─── Dataset content ───

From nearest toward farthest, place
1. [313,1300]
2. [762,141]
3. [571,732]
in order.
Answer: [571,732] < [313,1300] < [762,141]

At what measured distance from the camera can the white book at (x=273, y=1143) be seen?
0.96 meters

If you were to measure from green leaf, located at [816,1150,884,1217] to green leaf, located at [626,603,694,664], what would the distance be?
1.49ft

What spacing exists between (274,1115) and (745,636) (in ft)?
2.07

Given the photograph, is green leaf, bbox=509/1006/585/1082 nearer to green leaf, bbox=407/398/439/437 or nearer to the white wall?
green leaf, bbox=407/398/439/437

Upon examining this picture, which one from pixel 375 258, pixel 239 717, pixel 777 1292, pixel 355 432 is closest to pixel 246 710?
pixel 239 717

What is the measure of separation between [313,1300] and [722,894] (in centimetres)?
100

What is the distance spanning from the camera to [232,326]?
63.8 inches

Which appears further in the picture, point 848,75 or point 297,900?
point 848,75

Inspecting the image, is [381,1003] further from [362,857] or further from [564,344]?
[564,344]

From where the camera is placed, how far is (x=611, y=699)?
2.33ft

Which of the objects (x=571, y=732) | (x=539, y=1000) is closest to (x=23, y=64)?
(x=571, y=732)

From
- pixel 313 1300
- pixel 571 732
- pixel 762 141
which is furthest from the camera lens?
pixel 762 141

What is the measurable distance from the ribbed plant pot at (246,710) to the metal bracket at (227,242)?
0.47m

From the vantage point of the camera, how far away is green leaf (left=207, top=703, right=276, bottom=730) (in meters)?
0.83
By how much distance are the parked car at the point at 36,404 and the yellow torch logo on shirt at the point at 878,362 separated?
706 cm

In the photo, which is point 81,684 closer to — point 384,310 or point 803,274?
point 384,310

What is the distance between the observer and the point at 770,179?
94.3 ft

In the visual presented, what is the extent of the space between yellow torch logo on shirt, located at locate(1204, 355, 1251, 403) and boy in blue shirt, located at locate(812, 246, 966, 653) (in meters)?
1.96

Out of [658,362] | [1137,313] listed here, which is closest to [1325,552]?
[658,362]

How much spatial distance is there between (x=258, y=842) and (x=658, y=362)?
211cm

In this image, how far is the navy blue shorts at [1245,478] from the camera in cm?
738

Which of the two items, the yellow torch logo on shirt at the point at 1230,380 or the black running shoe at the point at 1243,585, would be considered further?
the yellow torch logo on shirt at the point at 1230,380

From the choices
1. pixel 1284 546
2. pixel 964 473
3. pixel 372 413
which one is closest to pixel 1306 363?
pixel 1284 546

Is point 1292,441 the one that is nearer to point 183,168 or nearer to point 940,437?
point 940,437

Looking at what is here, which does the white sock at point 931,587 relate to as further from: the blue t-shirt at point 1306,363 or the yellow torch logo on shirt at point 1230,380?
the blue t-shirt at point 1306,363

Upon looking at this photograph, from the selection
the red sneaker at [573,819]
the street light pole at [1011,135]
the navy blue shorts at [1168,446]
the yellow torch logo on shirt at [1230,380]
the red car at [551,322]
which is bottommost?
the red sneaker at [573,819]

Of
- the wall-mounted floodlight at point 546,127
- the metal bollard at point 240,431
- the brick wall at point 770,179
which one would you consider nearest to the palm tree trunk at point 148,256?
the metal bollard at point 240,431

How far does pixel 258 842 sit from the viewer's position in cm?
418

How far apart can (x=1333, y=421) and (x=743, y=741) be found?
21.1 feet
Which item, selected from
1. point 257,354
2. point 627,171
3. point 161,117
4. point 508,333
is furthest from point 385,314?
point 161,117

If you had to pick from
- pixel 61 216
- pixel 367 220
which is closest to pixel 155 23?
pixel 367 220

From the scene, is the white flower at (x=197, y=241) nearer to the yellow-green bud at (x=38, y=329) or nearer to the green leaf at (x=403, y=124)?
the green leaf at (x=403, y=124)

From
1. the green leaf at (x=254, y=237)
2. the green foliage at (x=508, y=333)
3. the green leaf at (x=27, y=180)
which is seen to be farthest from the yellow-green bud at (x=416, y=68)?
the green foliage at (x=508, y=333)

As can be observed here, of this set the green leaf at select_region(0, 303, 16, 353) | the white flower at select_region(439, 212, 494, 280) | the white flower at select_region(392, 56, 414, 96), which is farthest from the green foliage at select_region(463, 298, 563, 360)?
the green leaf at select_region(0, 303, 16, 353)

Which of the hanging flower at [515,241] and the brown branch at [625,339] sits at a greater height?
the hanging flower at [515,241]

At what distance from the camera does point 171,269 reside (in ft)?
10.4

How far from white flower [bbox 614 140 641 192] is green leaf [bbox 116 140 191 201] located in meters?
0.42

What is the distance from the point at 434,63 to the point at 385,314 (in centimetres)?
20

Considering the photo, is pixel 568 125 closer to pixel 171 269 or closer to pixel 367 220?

───

Goal of the exercise: Copy every record exactly, with nothing added or dropped.

Solution below:
From nearest toward farthest, place
1. [313,1300]
2. [762,141]
3. [571,732]
in order.
Answer: [571,732] < [313,1300] < [762,141]

At what measured distance from the camera can the white book at (x=273, y=1143) be seen?
0.96 meters

If you were to measure from green leaf, located at [816,1150,884,1217] to green leaf, located at [626,603,694,664], what would the distance be?
1.49ft

What spacing exists between (274,1115) and (745,636) (in ft)?
2.07

Given the photograph, is green leaf, bbox=509/1006/585/1082 nearer to green leaf, bbox=407/398/439/437 or nearer to the white wall?
green leaf, bbox=407/398/439/437

Upon examining this picture, which one from pixel 375 258, pixel 239 717, pixel 777 1292, pixel 355 432 is closest to pixel 246 710?
pixel 239 717

What is the measure of separation between [313,1300] and [722,894] (in centimetres)?
100

What is the distance spanning from the camera to [232,326]?
63.8 inches

Which appears further in the picture, point 848,75 or point 297,900?
point 848,75

Inspecting the image, is [381,1003] further from [362,857] or further from [564,344]?
[564,344]

From where the camera is placed, how far is (x=611, y=699)?
2.33ft

Which of the objects (x=571, y=732) | (x=539, y=1000) is closest to (x=23, y=64)?
(x=571, y=732)

From
- pixel 313 1300
- pixel 571 732
- pixel 762 141
which is furthest from the camera lens?
pixel 762 141

What is the measurable distance from the ribbed plant pot at (246,710) to the metal bracket at (227,242)?
0.47m

From the vantage point of the camera, how far away is green leaf (left=207, top=703, right=276, bottom=730) (in meters)?
0.83
By how much distance are the parked car at the point at 36,404 and the yellow torch logo on shirt at the point at 878,362 separated?
706 cm

In the photo, which is point 81,684 closer to — point 384,310 or point 803,274?
point 384,310

What is the distance between the observer and the point at 770,179?
94.3 ft

In the visual presented, what is the extent of the space between yellow torch logo on shirt, located at locate(1204, 355, 1251, 403) and boy in blue shirt, located at locate(812, 246, 966, 653) (in meters)?
1.96

Out of [658,362] | [1137,313] listed here, which is closest to [1325,552]?
[658,362]

How much spatial distance is there between (x=258, y=842) and (x=658, y=362)?
211cm

In this image, how far is the navy blue shorts at [1245,478] from the camera in cm?
738

Which of the two items, the yellow torch logo on shirt at the point at 1230,380 or the black running shoe at the point at 1243,585, would be considered further?
the yellow torch logo on shirt at the point at 1230,380

From the choices
1. pixel 1284 546
2. pixel 964 473
3. pixel 372 413
which one is closest to pixel 1306 363?
pixel 1284 546

Is point 1292,441 the one that is nearer to point 183,168 or nearer to point 940,437?
point 940,437

Looking at what is here, which does the white sock at point 931,587 relate to as further from: the blue t-shirt at point 1306,363 or the yellow torch logo on shirt at point 1230,380?
the blue t-shirt at point 1306,363

Upon looking at this photograph, from the selection
the red sneaker at [573,819]
the street light pole at [1011,135]
the navy blue shorts at [1168,446]
the yellow torch logo on shirt at [1230,380]
the red car at [551,322]
which is bottommost?
the red sneaker at [573,819]

Of
- the wall-mounted floodlight at point 546,127
- the metal bollard at point 240,431
- the brick wall at point 770,179
which one would you consider nearest to the palm tree trunk at point 148,256?
the metal bollard at point 240,431

How far does pixel 258 842 sit from the viewer's position in cm?
418

How far apart can (x=1333, y=421) and (x=743, y=741) be found?
21.1 feet
Which item, selected from
1. point 257,354
2. point 627,171
3. point 161,117
4. point 508,333
is furthest from point 385,314?
point 161,117

If you had to pick from
- pixel 61 216
- pixel 367 220
which is closest to pixel 155 23?
pixel 367 220

From the scene, is the white flower at (x=197, y=241) nearer to the yellow-green bud at (x=38, y=329) or nearer to the green leaf at (x=403, y=124)?
the green leaf at (x=403, y=124)

From
1. the green leaf at (x=254, y=237)
2. the green foliage at (x=508, y=333)
3. the green leaf at (x=27, y=180)
which is seen to be farthest from the yellow-green bud at (x=416, y=68)?
the green foliage at (x=508, y=333)

As can be observed here, of this set the green leaf at select_region(0, 303, 16, 353) | the white flower at select_region(439, 212, 494, 280) | the white flower at select_region(392, 56, 414, 96), which is farthest from the green foliage at select_region(463, 298, 563, 360)?
the green leaf at select_region(0, 303, 16, 353)

Which of the hanging flower at [515,241] and the brown branch at [625,339] sits at a greater height?
the hanging flower at [515,241]

At what distance from the camera does point 171,269 reside (in ft)?
10.4

How far from white flower [bbox 614 140 641 192] is green leaf [bbox 116 140 191 201] located in meters?
0.42

What is the distance from the point at 434,63 to the point at 385,314 (in centimetres)?
20

Considering the photo, is pixel 568 125 closer to pixel 171 269 or closer to pixel 367 220?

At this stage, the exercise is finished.